For instance, a test run by the marketing automation team might turn up results that your customer success team would find extremely valuable, or your sales team might have valuable input for a copywriting split test based on what they know about sales-qualified lead behavior. If your team tests in silos, none of that information would be shared.

Part of collaboration is keeping everyone informed. Transparency about who’s doing what can help avoid duplicate work or incomplete analysis. You can use something like this testing roadmap, similar to a product roadmap, to keep everyone abreast of what experiments are going on.

4. Some tests should be about short-term wins
Not every test measures something earth-shattering. Part of a testing culture is infusing the testing ideology into everything you do, so that means sometimes you’ll be testing something small, like an inline CTA v. an image-based CTA. But “smaller” tests don’t need to result in small results – if an experiment over those CTAs gains you one percent more conversions, then you’ve gained a lot for little effort.

Balancing quick wins with longer-term “major” tests (like full homepage tests) also means your team gets more testing experience and can stay nimble to respond to unanticipated changes in your customer base.

5. Embrace functional design
Everything you do to any of your customer-facing properties – including your website and apps – will affect your customer’s experience. Functional design involves finding the balance between optimized design and aesthetically pleasing design. All elements should have a function and exist for a reason, and testing helps you find that reason. Combining the aesthetic sensibilities of design with the functional practicality of CRO helps you create e-commerce experiences that are both enjoyable and optimized.

6. Nothing is “done”
Testing should beget more tests. As we quoted Dan Ariely saying before, “good questions and gathering evidence guides us to better answers.” The more good questions we can pose around the “why” and “how” of our business decisions, the better our answers will become.

Maintain an attitude of cycles.
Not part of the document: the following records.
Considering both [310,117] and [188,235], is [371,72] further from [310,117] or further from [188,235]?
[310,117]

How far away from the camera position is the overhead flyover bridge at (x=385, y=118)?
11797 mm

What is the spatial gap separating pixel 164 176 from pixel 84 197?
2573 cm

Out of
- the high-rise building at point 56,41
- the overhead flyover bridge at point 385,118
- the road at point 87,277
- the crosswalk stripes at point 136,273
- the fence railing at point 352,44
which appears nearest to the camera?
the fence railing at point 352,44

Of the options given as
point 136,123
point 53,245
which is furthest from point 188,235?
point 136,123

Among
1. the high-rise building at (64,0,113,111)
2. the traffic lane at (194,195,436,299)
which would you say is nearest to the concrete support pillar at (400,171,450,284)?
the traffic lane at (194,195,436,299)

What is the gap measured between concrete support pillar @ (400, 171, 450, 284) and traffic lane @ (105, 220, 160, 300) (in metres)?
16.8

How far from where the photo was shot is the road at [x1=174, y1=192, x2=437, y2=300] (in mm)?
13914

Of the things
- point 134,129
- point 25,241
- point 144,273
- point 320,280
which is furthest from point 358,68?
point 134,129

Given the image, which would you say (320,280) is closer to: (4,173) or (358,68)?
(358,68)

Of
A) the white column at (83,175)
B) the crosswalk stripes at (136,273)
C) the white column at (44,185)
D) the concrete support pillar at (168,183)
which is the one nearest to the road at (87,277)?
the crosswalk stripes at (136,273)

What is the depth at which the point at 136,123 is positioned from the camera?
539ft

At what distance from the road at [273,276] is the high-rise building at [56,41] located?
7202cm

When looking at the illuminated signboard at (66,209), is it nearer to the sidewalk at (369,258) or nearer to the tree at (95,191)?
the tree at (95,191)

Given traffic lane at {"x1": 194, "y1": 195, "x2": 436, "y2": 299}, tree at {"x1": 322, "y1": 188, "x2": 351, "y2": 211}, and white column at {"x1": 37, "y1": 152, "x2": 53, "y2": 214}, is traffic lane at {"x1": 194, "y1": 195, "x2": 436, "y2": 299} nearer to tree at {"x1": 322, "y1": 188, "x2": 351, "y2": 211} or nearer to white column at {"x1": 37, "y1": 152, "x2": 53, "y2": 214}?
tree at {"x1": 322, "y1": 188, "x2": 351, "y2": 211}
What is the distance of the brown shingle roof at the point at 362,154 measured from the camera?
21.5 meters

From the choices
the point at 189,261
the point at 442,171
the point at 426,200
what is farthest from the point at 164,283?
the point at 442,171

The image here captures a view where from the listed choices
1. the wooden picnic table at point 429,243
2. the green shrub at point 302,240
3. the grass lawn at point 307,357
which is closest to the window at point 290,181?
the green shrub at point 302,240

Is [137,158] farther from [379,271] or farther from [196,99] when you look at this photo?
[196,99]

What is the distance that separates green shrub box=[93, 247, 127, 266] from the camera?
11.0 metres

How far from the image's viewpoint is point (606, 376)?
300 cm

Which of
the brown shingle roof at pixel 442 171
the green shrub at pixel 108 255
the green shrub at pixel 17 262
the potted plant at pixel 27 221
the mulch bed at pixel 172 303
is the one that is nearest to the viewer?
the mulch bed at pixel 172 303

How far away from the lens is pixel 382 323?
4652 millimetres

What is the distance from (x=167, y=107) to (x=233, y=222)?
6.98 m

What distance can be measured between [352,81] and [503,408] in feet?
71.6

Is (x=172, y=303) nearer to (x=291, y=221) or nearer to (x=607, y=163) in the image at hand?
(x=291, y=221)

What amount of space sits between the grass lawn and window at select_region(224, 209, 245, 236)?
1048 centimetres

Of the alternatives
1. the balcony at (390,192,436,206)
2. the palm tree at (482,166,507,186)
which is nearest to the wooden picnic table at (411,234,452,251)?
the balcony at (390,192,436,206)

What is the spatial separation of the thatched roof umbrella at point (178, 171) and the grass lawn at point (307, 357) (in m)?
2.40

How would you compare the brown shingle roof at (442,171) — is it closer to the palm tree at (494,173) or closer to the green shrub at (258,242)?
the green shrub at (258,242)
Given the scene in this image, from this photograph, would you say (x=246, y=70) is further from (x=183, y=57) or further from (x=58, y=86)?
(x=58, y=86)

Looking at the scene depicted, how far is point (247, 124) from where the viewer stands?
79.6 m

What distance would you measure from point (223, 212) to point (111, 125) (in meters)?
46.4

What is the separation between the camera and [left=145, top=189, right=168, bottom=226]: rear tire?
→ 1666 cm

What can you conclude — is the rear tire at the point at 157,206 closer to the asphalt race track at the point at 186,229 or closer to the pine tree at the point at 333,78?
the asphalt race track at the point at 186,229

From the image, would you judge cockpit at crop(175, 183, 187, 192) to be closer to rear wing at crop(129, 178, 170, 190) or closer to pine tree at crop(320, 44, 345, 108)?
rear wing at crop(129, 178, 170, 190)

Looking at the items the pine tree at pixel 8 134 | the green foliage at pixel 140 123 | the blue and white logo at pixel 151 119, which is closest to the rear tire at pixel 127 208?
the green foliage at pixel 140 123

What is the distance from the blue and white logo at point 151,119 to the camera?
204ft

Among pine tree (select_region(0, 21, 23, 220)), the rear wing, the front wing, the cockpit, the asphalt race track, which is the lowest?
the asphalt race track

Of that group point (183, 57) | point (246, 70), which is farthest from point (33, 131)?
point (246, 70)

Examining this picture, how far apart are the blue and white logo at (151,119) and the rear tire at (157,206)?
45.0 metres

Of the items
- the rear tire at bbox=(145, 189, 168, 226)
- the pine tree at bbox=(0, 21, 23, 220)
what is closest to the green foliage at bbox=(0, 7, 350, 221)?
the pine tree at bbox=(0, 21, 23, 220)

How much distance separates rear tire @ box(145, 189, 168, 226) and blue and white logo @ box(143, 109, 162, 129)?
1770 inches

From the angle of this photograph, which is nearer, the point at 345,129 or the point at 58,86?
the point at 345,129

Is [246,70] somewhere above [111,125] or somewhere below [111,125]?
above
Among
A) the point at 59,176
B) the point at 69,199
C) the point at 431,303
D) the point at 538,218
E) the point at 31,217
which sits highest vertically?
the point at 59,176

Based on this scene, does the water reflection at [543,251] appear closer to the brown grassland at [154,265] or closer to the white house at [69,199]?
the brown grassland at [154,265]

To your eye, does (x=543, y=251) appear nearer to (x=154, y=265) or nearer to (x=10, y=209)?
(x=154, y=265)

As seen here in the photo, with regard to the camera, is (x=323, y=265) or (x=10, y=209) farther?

It’s all too easy for to complete a big project like a website redesign, call it “done” and not revisit it again for years. If you maintain the attitude that nothing is “done” and everything needs to be tested on a schedule, you’ll avoid becoming outdated or drifting away from what your customers want.

Focusing on the Long Run

Testing takes time, but the results are worth it. Applying testing to business decisions results in incremental but sustainable gains (Forbes found as much as 241 percent ROI). “Move fast and break things” results in a string of fast moves and broken things, but not necessarily a clearer picture of where you should go and what you should be focused on.

A testing culture breeds the sort of sustainable momentum that builds lasting companies. Employees who ask “why” before “how.” Processes designed to eliminate waste and promote efficiency. A company focused on long-term goals rather than short-term puffs of smoke.

In an industry obsessed with the latest and greatest, companies dedicated to meticulously building testing into their culture can experience the kinds of results others can only wish to see. Companies built on testing culture will build what its customers want, and their customers will respond accordingly.